February 2009 Archives

February 28, 2009

Immigration Background Check Delays - New Policy Affecting I-485 and -601 Applications

US Citizenship and Immigration Service (USCIS) announced today background check policy update affecting adjustment of status and waivers of inadmissibility cases delayed by long-pending background checks.  While USCIS has not changed its national security requirements, they did modify their existing guidance for some procedures that will affect the detention and removal of people.   

USCIS reported that nearly 50,000 applications for permanent residence are approvable but just awaiting an FBI name check which has taken more than 180 days.  Applicants with long pending cases can contact the USCIS through the 1-800-customer service number (1-800-375-5283) or make an INFOPASS appointment to visit their local CIS office.  The USCIS press release states that they will begin prioritizing these long delayed cases, requesting additional definitive FBI fingerprint checks.  Applicants who are unable to go to an INFOPASS appointment may also hire an immigration visa attorney to conduct the status check for them.

For many people awaiting final adjudication of their petitions, expect that USCIS may contact you to request that your fingerprints be taken again at a local application support center.  Keep in mind that the Department of Homeland Security may initiate removal proceedings if negative information is received through an adverse background check.

February 27, 2009

US Military Will Allow Enlistment of Some Foreign Nationals


Some Fong & Chun immigration law clients have asked about the possibility of serving in the US armed forces.  Attorneys at Fong & Chun contacted military recruiters in Los Angeles.

The US Department of Defense (DOD) began a pilot program in December 2008 to recruit up to 1,000 nonimmigrant aliens in the next 12 months.  DOD has taken this step to permit enlistment of certain people who have skills which are critical to the US.  The critical skills are within the medical field and foreign languages.

#### [Assignment]
From the February 2009 archive, reproduce word for word the stretch that begins with the words containing "US Military Will" and ends with "and foreign languages.".

#### [Data]

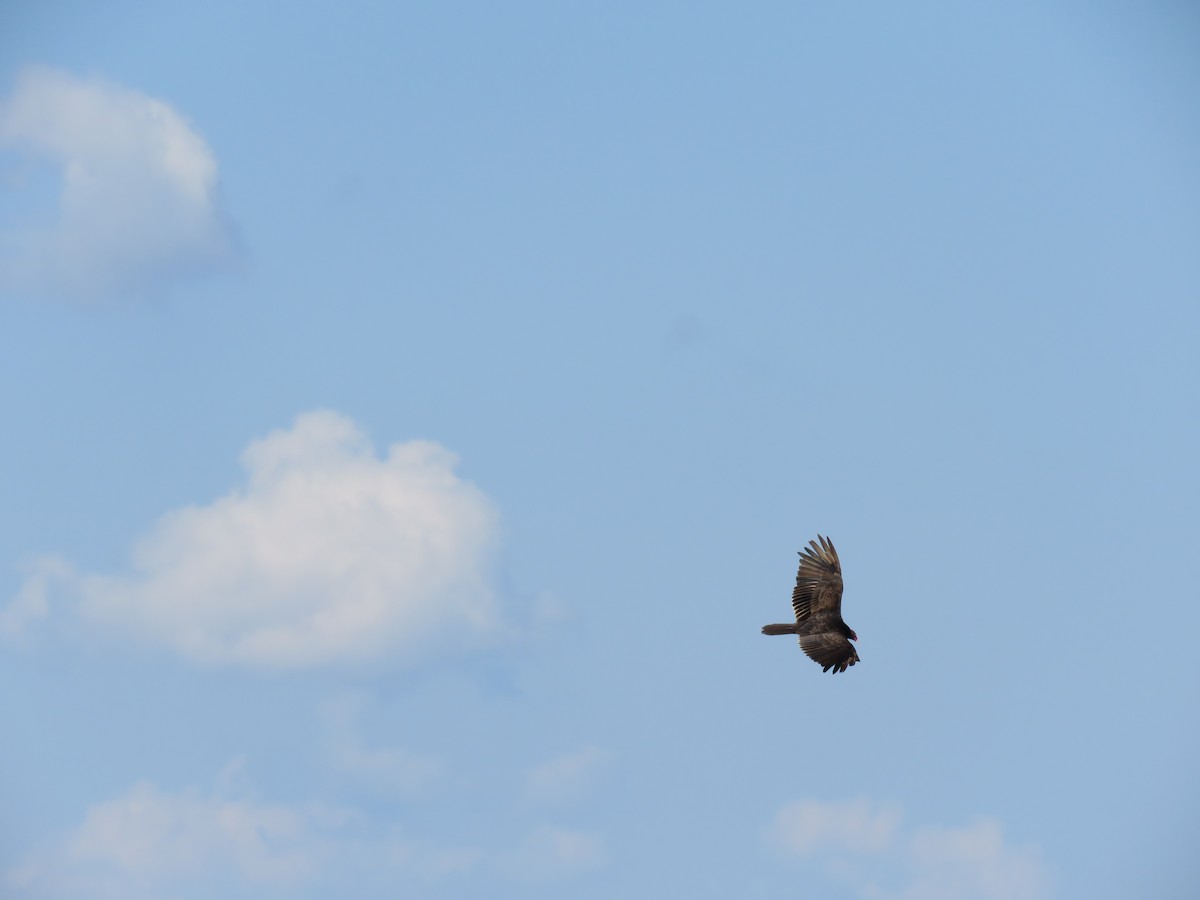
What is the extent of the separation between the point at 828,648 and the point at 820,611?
67.2 inches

#### [Output of the task]
US Military Will Allow Enlistment of Some Foreign Nationals


Some Fong & Chun immigration law clients have asked about the possibility of serving in the US armed forces.  Attorneys at Fong & Chun contacted military recruiters in Los Angeles.

The US Department of Defense (DOD) began a pilot program in December 2008 to recruit up to 1,000 nonimmigrant aliens in the next 12 months.  DOD has taken this step to permit enlistment of certain people who have skills which are critical to the US.  The critical skills are within the medical field and foreign languages.